Ancak, “Öğrenciye iş, genç işçiye eğitim hakkı!” talebi kampanyada öne çıkarılması gereken temel talep olacaktır. Çünkü bu talep her iki gençlik kesiminin temel sorunlarını özlü ve birleşik bir biçimde formüle etmektedir. Yürütülecek kampanyanın temel politik eksenini bu talep oluşturacaktır. Elbette, alanların özgüllüğüne göre bu farklı biçimler alabilecektir. Diğer talep ve sorunlar kampanyada öne çıkarılıp işlenebilecektir. Çalışma yürütülen kitlenin durumu, eğilimleri, duyarlılıkları ile dönemin ortaya çıkardığı gelişmelere göre çalışmanın içeriği ve istemleri farklılaşabilir. Bu istemler üzerine gençlik harekete geçirilebilir. Örneğin bir Sivas anması üzerinden çalışma yürütülen alandaki kitlenin duyarlılığı geliştirilebilinir, varolan duyarlılık üzerinden etkinlikler örgütlenebilir. Bu, yeri gelir anti-faşist bir duyarlılık olabilir, yeri gelir hücre tipi saldırısına karşıtlık olabilir. Kısaca gençliğin tüm duyarlılıklarına seslenebilmeli, gençliğin kendi sorunları temelinde artan duyarlılığı ve bilincini toplumsal-siyasal bir çerçeveye ulaştıracak her olanağı ustalıkla kullanabilmeliyiz.

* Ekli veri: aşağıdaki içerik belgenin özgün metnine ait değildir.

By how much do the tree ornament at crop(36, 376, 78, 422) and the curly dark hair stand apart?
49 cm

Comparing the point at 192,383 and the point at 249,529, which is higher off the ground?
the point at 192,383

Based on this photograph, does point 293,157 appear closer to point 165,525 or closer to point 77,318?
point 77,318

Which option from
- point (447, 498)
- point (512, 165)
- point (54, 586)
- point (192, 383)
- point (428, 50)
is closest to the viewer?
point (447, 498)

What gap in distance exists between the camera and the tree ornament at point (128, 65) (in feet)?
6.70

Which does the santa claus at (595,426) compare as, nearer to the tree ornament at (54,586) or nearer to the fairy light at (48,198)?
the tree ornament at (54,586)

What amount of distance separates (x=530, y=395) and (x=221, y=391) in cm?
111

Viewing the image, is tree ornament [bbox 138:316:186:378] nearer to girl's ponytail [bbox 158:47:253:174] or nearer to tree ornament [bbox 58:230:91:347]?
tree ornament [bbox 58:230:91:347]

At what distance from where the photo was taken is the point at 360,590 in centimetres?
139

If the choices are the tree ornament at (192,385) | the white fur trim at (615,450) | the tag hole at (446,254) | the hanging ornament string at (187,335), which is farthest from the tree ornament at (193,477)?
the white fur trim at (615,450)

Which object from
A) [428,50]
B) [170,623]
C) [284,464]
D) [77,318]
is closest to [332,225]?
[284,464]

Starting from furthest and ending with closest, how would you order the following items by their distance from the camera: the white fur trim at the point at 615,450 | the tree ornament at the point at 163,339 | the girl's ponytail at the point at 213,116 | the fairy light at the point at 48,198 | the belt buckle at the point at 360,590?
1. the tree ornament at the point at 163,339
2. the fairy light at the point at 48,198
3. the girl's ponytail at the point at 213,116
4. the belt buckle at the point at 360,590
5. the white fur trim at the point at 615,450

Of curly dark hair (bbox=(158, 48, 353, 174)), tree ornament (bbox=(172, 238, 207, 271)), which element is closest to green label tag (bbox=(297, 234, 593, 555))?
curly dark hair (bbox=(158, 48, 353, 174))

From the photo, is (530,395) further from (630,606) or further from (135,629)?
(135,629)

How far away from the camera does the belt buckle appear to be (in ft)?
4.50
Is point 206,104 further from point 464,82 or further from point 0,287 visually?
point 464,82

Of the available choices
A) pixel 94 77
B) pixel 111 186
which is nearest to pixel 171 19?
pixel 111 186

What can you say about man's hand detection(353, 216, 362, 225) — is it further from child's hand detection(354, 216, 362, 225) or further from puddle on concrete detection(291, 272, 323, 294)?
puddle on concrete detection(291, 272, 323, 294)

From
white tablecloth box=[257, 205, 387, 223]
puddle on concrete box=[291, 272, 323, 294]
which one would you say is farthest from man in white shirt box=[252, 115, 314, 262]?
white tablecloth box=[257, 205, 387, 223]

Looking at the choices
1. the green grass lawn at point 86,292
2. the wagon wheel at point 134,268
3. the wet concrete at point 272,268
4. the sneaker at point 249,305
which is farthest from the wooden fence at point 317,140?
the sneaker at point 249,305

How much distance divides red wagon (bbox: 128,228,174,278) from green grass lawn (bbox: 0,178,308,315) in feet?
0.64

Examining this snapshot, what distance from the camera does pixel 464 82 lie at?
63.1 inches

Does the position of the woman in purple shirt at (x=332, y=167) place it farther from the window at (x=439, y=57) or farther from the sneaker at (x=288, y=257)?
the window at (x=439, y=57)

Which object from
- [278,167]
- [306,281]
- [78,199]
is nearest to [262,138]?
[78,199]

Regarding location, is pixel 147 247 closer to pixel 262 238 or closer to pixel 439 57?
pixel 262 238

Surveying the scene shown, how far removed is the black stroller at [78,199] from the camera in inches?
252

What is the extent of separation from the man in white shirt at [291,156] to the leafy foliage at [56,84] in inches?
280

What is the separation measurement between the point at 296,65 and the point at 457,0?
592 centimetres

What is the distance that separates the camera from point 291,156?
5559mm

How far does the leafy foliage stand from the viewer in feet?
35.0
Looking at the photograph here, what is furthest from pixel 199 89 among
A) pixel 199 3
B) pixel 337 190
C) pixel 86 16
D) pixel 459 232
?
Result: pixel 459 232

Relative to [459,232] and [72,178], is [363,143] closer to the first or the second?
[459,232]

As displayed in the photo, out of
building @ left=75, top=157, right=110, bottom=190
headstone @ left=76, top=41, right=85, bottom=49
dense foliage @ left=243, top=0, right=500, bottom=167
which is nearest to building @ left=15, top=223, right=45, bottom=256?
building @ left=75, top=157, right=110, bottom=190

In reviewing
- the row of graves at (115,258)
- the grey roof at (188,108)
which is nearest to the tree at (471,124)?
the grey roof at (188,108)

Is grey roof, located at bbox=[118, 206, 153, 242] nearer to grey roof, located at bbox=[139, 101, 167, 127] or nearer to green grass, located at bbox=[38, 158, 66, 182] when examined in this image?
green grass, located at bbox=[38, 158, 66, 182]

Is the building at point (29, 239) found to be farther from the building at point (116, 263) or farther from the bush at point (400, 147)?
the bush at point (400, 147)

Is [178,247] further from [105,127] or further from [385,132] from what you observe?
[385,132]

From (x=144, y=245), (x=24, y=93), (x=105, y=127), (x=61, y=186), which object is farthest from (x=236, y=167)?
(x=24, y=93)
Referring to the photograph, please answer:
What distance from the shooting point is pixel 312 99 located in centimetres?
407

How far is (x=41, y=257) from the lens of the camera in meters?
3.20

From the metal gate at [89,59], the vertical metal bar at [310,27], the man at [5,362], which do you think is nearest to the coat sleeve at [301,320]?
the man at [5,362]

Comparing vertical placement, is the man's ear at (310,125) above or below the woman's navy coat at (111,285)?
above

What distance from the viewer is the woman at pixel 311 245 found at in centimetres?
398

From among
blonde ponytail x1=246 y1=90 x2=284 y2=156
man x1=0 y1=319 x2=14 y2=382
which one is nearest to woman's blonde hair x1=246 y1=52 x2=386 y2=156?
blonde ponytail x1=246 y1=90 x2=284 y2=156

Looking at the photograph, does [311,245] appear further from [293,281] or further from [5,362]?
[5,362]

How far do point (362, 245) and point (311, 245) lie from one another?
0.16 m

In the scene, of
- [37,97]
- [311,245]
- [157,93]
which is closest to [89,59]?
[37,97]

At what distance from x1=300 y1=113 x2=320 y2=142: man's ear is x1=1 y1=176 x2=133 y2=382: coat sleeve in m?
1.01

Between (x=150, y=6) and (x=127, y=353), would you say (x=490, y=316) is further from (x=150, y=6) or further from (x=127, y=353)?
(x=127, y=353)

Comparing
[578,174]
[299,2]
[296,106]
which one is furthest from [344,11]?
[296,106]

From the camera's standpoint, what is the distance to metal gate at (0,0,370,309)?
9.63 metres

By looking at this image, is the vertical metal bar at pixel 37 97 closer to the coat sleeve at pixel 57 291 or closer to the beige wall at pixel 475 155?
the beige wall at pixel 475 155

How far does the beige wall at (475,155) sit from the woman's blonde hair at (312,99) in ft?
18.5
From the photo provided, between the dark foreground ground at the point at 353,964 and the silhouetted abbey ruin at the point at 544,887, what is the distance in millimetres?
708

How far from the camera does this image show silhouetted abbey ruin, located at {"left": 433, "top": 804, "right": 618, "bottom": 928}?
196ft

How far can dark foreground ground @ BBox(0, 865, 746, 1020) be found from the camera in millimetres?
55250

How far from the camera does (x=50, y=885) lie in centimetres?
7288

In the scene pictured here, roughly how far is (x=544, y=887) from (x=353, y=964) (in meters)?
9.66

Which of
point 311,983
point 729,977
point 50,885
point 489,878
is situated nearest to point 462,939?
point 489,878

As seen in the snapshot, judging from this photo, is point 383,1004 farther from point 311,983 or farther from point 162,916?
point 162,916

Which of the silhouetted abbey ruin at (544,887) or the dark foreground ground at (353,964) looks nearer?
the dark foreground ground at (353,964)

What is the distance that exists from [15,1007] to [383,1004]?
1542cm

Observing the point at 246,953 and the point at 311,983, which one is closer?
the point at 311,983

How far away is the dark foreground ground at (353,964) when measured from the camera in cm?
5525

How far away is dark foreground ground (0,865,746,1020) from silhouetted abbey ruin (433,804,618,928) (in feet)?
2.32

Kampanyada gençlik kitlesine seslenme, temel sorunlar etrafında birleştirip harekete geçirme doğrultusunda kullanabileceğimiz her araç ve yöntemi kullanmalıyız. Merkezi ve yerel bildiri, afiş, pul, kuş gibi ajitasyon-propaganda araçlarının yaygın ve sürekli bir biçimde kullanılmasının yanısıra, anketler, panel, seminer, gezi, imza kampanyası vb. kullanacağımız diğer bazı araçlardır. Bu araçları zenginleştirmek, alanın özgüllüğüne göre inisiyatifli ve yaratıcı bir şekilde kullanmak temel önemde bir sorundur.

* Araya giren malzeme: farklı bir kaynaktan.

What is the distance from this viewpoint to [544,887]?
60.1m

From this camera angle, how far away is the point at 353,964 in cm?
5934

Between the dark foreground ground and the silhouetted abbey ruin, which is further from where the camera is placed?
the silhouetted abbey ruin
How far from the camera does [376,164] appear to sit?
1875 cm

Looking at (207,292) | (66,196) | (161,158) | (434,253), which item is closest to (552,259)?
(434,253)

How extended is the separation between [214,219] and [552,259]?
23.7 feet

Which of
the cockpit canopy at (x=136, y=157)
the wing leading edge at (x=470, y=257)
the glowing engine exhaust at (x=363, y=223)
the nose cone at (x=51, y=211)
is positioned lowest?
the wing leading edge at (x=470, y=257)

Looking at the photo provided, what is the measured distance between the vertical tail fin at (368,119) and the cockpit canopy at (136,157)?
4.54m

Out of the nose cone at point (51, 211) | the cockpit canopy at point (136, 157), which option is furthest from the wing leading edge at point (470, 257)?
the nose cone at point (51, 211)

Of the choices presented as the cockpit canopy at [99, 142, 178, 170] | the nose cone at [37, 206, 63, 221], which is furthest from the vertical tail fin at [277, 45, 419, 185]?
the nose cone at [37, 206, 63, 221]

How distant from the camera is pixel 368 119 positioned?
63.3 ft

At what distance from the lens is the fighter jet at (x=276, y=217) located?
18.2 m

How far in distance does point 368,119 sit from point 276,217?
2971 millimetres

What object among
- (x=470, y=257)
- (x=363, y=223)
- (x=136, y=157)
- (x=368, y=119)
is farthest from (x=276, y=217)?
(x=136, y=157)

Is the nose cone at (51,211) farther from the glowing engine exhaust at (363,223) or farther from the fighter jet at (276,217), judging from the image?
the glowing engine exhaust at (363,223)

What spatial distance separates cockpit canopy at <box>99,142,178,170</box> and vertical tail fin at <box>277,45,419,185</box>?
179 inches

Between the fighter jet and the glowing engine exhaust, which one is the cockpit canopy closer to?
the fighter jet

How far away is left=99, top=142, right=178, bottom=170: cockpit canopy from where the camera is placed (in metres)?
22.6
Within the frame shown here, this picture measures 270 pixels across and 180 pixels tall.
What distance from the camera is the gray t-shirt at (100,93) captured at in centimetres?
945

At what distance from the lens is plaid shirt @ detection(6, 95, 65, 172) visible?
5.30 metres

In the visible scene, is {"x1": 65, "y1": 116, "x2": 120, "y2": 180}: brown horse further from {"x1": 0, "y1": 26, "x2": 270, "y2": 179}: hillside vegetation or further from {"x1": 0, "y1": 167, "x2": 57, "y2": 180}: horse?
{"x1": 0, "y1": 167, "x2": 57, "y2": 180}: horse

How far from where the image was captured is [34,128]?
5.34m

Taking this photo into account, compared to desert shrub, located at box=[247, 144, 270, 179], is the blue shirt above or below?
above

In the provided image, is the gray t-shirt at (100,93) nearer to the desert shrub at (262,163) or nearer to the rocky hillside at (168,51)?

Temel talepler etrafında yaratılacak etki, geliştirilecek duyarlılıkların örgütlenmesi bir diğer temel sorundur. Geniş gençlik güçlerini platform, komite gibi örgütlenmelerde birleştirmek, hem çalışmanın bu geniş gençlik güçlerine maledilmesi, hem de etki ve gücünün artması anlamına gelecektir. Kampanyada izleyeceğimiz hat kitlenin duyarlılıklarının ve eğilimlerinin tespiti, bu tespit üzerinden yüklenilecek hedeflerin saptanması, sorunların teşhiri, taleplerin gençlik kitlesine taşınarak duyarlılıkların geliştirilmesi, bu süreç içerisinde gençlik güçlerinin geniş zeminli platformlarda birleştirilmesi ve bu güçlerin çalışmanın asli dayanağı haline getirilmesi biçiminde yürüyecektir.

Yaz çalışması gençlik hareketine dönük önderlik iddiamızın sınanacağı bir süreçtir. Tüm güçlerimiz bu sürece bu bilinçle yaklaşmalı, yüksek bir çalışma temposu ve etkin bir çalışma düzeyi sergilemek için görev ve sorumluluklara dört elle sarılmalıdırlar.